O Brasil é um país de uma diversidade cultural muito grande com diversos grupos de dança dos mais diversos estilos. O que posso dizer do Balé de Rua com convicção é sua originalidade e autenticidade. Quando começamos nosso grande desafio foi o de desenvolver uma identidade própria, uma maneira nossa de fazer dança. É isto o que temos buscado ao longo dos anos. Sempre fomos um grupo de pesquisa e não temos medo de arriscar. Hoje, depois de 17 anos de trabalho temos o orgulho de sermos nós mesmos, acho que esta foi nossa maior e mais importante conquista - ter um nome, uma assinatura. Outra singularidade da companhia é que nenhum de nós nunca teve uma formação acadêmica em dança, somos autodidatas. Nossas raízes estão na cultura popular brasileira e no hip-hop e foi desta mistura que surgiu o Balé de Rua.

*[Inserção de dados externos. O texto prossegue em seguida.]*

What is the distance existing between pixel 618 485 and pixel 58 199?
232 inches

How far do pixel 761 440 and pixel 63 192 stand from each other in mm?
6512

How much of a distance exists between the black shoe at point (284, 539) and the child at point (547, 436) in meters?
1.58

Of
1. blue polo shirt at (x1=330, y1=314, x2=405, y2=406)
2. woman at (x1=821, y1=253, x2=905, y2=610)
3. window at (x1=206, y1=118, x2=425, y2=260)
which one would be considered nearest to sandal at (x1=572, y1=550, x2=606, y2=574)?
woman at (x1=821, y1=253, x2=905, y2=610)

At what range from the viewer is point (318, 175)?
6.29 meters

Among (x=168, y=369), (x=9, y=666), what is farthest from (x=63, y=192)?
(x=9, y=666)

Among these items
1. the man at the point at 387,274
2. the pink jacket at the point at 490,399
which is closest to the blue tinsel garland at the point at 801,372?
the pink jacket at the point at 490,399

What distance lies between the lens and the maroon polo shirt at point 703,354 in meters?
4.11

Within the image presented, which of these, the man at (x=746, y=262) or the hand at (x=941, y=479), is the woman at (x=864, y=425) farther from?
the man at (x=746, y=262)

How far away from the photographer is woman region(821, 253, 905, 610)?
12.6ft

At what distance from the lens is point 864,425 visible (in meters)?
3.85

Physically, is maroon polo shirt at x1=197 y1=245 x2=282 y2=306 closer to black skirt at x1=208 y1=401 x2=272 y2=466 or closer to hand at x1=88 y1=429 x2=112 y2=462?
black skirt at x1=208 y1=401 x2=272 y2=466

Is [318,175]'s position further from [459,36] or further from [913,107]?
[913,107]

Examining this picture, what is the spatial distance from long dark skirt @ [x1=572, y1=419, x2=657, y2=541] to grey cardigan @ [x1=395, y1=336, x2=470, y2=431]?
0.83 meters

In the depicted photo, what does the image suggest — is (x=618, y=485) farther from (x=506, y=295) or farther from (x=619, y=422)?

Outro detalhe é que a companhia vem sendo construída através de um esforço coletivo e não apenas de uma diretoria. Convivemos como uma família.
Depois de ter conquistado plateias em importantes eventos como o Fringe Festival, como fica para o Balé a importância e a dedicação ao público brasileiro? Não existe um risco de deixá-lo para trás, visto que o espaço para dança no Brasil é mais limitado?
Posso dizer que o público brasileiro tem uma importância especial e fundamental para nós. Sempre ficamos muito excitados quando dançamos para nossa gente. No entanto estas oportunidades não são muitas, pois realmente o mercado de dança no país é bastante limitado. Nós temos procurado conciliar as turnês internacionais com apresentações por aqui. Por exemplo, no próximo dia 13 de maio estaremos nos apresentando em uma pequena cidade do interior de Minas chamada Tupaciguara. A apresentação será ao livre na praça central da cidade e vamos subir no palco com a mesma garra e emoção que dançamos em Paris ou no Fringe. Nossas conquistas foram feitas passo a passo através de muito esforço e é com muita humildade que colhemos os frutos de uma projeção internacional. Encaramos tudo isto com muita naturalidade e assim mantemos os pés no chão. O Brasil é a nossa pátria e o nosso povo nunca ficará para trás. Por outro lado, os compromissos que temos assumido nos obrigam a permanecer longos períodos fora do Brasil, mas temos conseguido conciliar nossas atividades no Centro Cultural Balé de Rua com as turnês no exterior.
Como vocês veem o momento atual da dança brasileira internacionalmente? E que esperam que esteja por vir?
A dança no Brasil é muito rica. Atualmente existem no país, de norte a sul, muitos artistas e companhias desenvolvendo trabalhos de grande qualidade artística e técnica. Alguns deles estão conseguindo se projetar internacionalmente mas as oportunidades não são muitas. A circulação de espetáculos de dança é bastante restrita principalmente para aqueles grupos que tem um elenco grande. Isto é válido tanto para os circuitos internos quanto para os internacionais. De qualquer forma, acredito que a dança brasileira é muito respeitada no exterior, é o que temos notado em nossas andanças. O que esperamos é que haja cada vez mais espaço para a circulação da dança. O nosso trabalho é feito para ser compartilhado com o grande público. É no palco que nos realizamos plenamente como artistas e como pessoas.
Existe alguma emoção particular do grupo em se apresentar em Londres ou é apenas mais um palco europeu?
Sim, existe uma grande emoção. Cada palco é um palco, cada cidade é única. Para nós é sempre como se fosse a primeira vez. Nós tivemos a oportunidade de dançarmos no Reino Unido quando fomos para Edinburgo na Escócia e gostamos muito de tudo, das pessoas, da cidade, da receptividade, o dia-a-dia da cidade. Foi uma experiência super positiva que nos deixou ótimas recordações. Londres é uma cidade especial, pela sua história e por ser um grande centro cultural. É a primeira vez que estaremos dançando na cidade e nossa expectiva é grande. Estamos muito motivados e esperamos que o público londrino aprecie o nosso trabalho. Estamos levando um pouco de nossas vidas e de nosso país. A responsabilidade é grande mas estamos indo com o coração cheio de amor para dar.